→ **EXERCISE DETAILS**
Reproduce the lines below verbatim, omitting the pictures.

## begin RECORDS FOR THIS EXERCISE

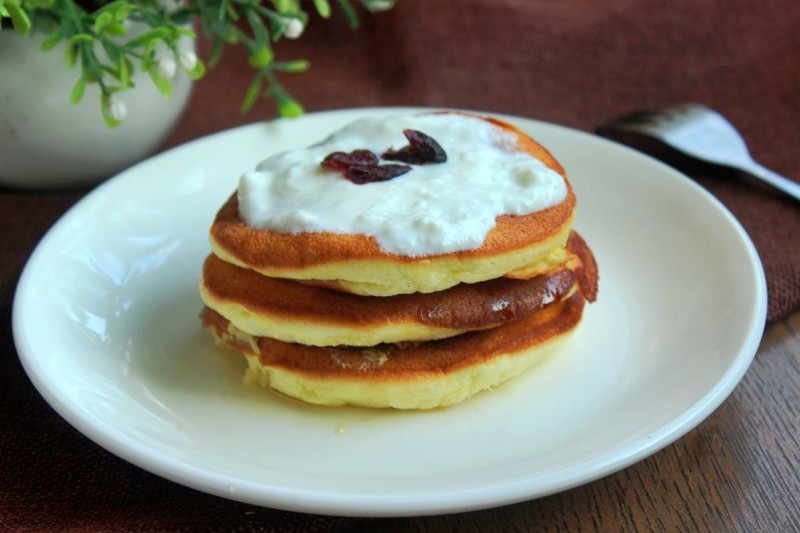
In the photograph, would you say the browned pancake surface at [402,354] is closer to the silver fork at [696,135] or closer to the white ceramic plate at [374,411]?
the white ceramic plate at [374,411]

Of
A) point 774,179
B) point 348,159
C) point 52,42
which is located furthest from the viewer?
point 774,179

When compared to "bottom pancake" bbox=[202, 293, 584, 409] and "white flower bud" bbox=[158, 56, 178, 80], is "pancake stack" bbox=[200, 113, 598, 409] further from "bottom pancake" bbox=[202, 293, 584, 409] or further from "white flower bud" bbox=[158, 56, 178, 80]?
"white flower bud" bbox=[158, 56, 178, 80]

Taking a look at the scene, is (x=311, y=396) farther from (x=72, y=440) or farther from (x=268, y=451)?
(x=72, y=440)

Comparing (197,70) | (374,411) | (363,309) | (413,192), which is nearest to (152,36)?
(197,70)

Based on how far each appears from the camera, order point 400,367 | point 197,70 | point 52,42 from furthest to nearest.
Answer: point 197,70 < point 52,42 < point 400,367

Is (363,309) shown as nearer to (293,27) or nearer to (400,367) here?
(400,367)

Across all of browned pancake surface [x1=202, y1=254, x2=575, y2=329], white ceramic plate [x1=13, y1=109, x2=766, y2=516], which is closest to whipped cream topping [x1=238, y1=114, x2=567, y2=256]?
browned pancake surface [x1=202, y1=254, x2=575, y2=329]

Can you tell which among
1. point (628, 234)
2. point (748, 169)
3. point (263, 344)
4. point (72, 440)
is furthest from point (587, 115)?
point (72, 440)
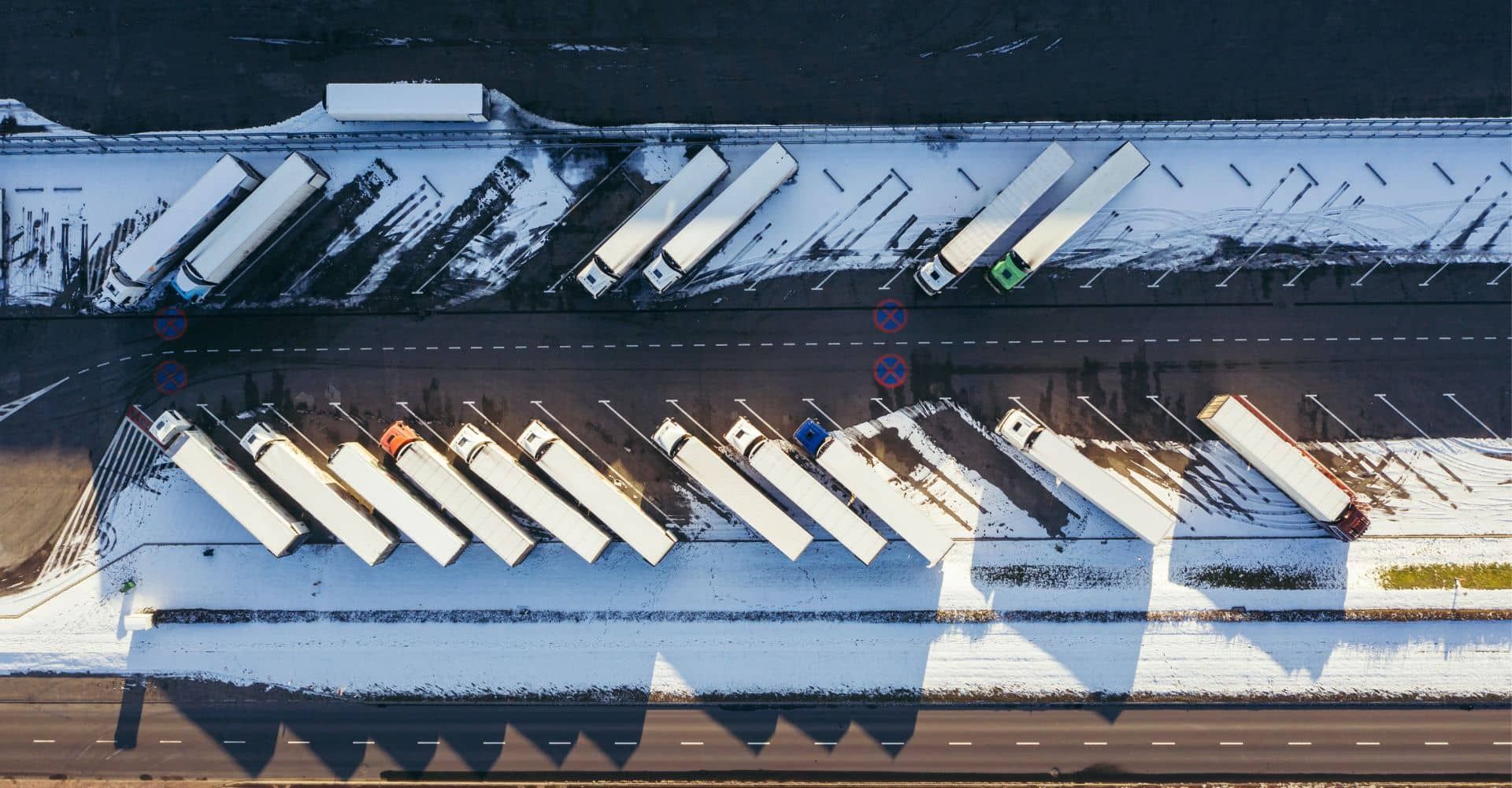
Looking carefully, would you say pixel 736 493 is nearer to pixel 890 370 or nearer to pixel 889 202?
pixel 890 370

## end RECORDS FOR THIS EXERCISE

→ **TASK RESULT**
In the photograph, would you say the browned pancake surface at [402,354] is closer to the silver fork at [696,135] or closer to the white ceramic plate at [374,411]?
the white ceramic plate at [374,411]

Of
A) point 774,179
B) point 348,159
C) point 52,42
which is located furthest from the viewer?
point 774,179

When compared to "bottom pancake" bbox=[202, 293, 584, 409] and "white flower bud" bbox=[158, 56, 178, 80], is "pancake stack" bbox=[200, 113, 598, 409] further from "bottom pancake" bbox=[202, 293, 584, 409] or further from "white flower bud" bbox=[158, 56, 178, 80]?
"white flower bud" bbox=[158, 56, 178, 80]

Taking a look at the scene, is (x=311, y=396) farther from (x=72, y=440) or farther from (x=268, y=451)?
(x=72, y=440)

Comparing (197,70) | (374,411) | (363,309) | (413,192), which is nearest to (152,36)?
(197,70)

Based on how far each appears from the camera, order point 400,367 | point 197,70 | point 52,42 from furthest to nearest.
Answer: point 197,70 < point 52,42 < point 400,367

Is (363,309) shown as nearer to (293,27) or nearer to (400,367) here?
(400,367)

Across all of browned pancake surface [x1=202, y1=254, x2=575, y2=329], white ceramic plate [x1=13, y1=109, x2=766, y2=516], which is closest to whipped cream topping [x1=238, y1=114, x2=567, y2=256]?
browned pancake surface [x1=202, y1=254, x2=575, y2=329]

Can you tell which among
1. point (628, 234)
2. point (748, 169)
3. point (263, 344)
4. point (72, 440)
is furthest from point (587, 115)?
point (72, 440)
Looking carefully, would you say pixel 736 493 is nearer to pixel 890 370 or nearer to pixel 889 202?
pixel 890 370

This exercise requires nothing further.